I just spoke with the UK Halsey guy for quite a while. He explained why his sails are excellent as well, without knocking the 3DLs. He did express the opinion that his sails are as strong as the 3DLs but better laminated, so less prone to delamination and the mold issue mentioned above. He said that due to the way the 3DL has its yarns attached, that less pressure can be applied when laminating the layers, which causes slightly weaker lamination.

He offered to come sailing to check out my existing sails, take some photos and then make a recommendation! All things being roughly equal as far as the quality of the sails, this kind of effort really means something to me.

Decisions decisions...


----------



## jarcher (Jul 29, 2008)

Gary M said:


> I sail with my local sailmaker fairly regulary and his D4 kevlar main is now 5 years old and still looks pretty darn good to me, and performs very well.


D4 is UK Halsey?


----------



## Gary M (May 9, 2006)

I believe D4 is an independent sail cloth company that will mold panels as per a sail makers directions and then ship the panels to them for assembly. 

Therefore several sail makers use their product, I think they are located in Oz..


----------



## jarcher (Jul 29, 2008)

Gary M said:


> I believe D4 is an independent sail cloth company that will mold panels as per a sail makers directions and then ship the panels to them for assembly.
> 
> Therefore several sail makers use their product, I think they are located in Oz..


Yes D4 seems to be a type of sailcloth:

D4 Sails


----------



## DrB (Mar 29, 2007)

*Main is different than Genny for Sail Life*



> Gary M I sail with my local sailmaker fairly regulary and his D4 kevlar main is now 5 years old and still looks pretty darn good to me, and performs very well.
> 
> As I said earlier he takes good care of it but he is only now starting to consider replacing it.
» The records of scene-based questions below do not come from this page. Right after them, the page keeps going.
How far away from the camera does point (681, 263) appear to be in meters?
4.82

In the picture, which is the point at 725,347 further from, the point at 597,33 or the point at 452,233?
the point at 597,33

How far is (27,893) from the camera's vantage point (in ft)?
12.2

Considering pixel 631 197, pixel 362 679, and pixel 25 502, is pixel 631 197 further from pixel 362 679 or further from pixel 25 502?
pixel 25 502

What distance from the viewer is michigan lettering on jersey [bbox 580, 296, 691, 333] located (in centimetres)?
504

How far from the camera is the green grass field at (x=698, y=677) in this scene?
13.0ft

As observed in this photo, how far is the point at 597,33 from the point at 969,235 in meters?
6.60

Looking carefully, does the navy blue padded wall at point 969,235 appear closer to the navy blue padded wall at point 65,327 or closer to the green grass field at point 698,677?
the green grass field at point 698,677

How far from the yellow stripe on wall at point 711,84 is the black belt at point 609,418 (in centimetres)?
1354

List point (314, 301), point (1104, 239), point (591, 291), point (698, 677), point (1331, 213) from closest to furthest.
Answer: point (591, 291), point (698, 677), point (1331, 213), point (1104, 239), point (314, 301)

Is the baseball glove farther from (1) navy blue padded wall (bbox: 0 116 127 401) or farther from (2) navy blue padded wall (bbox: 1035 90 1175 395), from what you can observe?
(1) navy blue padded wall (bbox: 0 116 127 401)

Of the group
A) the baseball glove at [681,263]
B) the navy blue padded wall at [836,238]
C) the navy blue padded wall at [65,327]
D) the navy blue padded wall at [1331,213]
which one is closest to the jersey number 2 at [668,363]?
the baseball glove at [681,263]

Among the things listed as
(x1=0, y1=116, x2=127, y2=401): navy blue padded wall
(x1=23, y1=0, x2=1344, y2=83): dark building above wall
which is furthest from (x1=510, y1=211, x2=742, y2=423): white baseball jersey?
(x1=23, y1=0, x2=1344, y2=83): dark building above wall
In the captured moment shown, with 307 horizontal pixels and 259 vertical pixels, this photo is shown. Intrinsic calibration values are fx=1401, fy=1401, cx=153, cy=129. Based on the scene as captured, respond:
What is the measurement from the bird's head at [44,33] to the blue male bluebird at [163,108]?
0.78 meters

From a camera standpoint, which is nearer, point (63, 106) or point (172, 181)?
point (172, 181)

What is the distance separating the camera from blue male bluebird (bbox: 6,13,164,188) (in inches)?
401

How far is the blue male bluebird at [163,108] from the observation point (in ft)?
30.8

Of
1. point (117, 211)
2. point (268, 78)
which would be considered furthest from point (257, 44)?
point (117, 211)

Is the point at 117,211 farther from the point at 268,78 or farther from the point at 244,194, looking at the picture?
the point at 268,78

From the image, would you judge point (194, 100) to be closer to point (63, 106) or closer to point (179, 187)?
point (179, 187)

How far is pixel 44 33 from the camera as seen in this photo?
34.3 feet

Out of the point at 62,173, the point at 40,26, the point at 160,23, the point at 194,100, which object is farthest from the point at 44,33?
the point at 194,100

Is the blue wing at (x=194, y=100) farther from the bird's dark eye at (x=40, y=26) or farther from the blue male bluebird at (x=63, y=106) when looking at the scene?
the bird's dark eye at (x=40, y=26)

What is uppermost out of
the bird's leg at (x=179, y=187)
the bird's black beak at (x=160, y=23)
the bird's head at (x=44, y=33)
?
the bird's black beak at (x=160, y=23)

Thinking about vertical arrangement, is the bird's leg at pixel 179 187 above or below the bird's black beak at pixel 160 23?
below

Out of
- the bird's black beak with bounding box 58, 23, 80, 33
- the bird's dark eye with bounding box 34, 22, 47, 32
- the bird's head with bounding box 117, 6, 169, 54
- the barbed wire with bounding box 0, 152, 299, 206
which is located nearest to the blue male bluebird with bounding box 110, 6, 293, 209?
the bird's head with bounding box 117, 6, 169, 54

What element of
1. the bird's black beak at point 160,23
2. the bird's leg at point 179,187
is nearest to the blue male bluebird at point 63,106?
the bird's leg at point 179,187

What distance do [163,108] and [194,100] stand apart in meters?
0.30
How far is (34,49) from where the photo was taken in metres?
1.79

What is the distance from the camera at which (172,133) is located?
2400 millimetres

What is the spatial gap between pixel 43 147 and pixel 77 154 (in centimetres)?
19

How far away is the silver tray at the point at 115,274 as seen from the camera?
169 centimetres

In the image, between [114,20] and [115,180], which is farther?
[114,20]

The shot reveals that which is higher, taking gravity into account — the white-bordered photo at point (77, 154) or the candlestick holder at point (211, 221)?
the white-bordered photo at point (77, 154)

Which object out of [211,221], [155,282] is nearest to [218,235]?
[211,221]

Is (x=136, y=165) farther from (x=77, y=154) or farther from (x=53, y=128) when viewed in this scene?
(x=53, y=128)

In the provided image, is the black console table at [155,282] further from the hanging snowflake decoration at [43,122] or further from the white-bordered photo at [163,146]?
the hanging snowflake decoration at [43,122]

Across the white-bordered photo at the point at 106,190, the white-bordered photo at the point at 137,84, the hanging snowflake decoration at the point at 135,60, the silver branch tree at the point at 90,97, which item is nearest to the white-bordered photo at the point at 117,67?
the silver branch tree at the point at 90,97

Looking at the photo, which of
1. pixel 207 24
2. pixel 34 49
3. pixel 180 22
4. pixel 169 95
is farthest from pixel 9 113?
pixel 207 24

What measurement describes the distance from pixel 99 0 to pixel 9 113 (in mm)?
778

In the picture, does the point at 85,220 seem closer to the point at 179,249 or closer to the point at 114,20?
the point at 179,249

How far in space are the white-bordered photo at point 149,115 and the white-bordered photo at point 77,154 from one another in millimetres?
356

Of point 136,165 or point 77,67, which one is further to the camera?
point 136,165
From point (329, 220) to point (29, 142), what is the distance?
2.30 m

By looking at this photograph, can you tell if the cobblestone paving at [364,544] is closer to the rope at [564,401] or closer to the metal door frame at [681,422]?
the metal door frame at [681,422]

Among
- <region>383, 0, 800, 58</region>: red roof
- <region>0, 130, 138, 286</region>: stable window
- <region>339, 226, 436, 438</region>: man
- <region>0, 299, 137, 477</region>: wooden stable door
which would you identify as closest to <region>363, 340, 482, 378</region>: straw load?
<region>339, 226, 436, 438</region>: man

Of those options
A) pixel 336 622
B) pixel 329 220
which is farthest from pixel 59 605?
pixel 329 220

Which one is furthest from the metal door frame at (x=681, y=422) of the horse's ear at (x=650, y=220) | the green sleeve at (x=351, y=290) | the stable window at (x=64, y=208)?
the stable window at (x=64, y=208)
That boat probably does about 40-50 round the bouy races a year. No distance stuff.
> 
> 5 very competative years is not bad.


While that maybe true, I doubt that if he used the same D4 genny for 5 years, it would look as good. The headsail takes a beating, much more so than a main. I don't have a lot of experience with laminates in general, but in this case, for the North 3DL material, my experience is that for a headsail, that is raced and raced often (20+ races/year), it's toast after 2 to 3 years, no matter how well you take care of it. I My experience is based on racing on the same J105 for the past two seasons. We typically use and "old" prime race sail for the practice (beer can) race sail. So the prime race sail is about two years oldand while it still has good shape, it has small local areas of delamination, small tears, and areas the have frayed fibers.

DrB


----------



## SEMIJim (Jun 9, 2007)

Over on AS, somebody else was asking a similar question. His 4-year-old Mylar genny is falling apart and he's looking for recommendations for a racing sail material that'll last a bit longer. Here were my comments:

Thing is: Traditionally, you get either low-tech, high-resistance-to-everything fabrics that tend to lose shape, or high-tech, low-resistance-to-abuse materials that don't stretch (much), but tend to give up catastrophically after a few short years.

It is my understanding that most racers expect to have to replace their high-tech sails after only 4-5 years of use, at most. Whereas our 33-year-old polyester sails, while certainly not an optimum shape anymore, are still perfectly serviceable.

That being said: If racing is your primary activity, it looks like Vectran may be your best bet. I bet it's spendy, too . Perhaps Kevlar? I read a lot of good things about Pentex, a couple years ago.

We keep the original sails on the boat for cruising, and only put on the racing sails when we're going to be racing. It's a hassle, but, this way, our racing sails ought to last a good, long time. Also: None of our sails ever get put away wet--or even damp. In fact: Last week our Mylar #1 got stashed below, spread out on a settee, because the grass was damp when we got back from our last race, so we couldn't flake and fold it. (Took care of that yesterday.) Even the old cruising sails... One time last season a friend and I spent about an hour, waving one of the headsails in the wind, waiting for it to dry, so it could be flaked, folded and stored for the season. (It had gotten wet while lashed to the deck, coming in, and the wind was too strong to simply hoist it at the dock.)

Jim


----------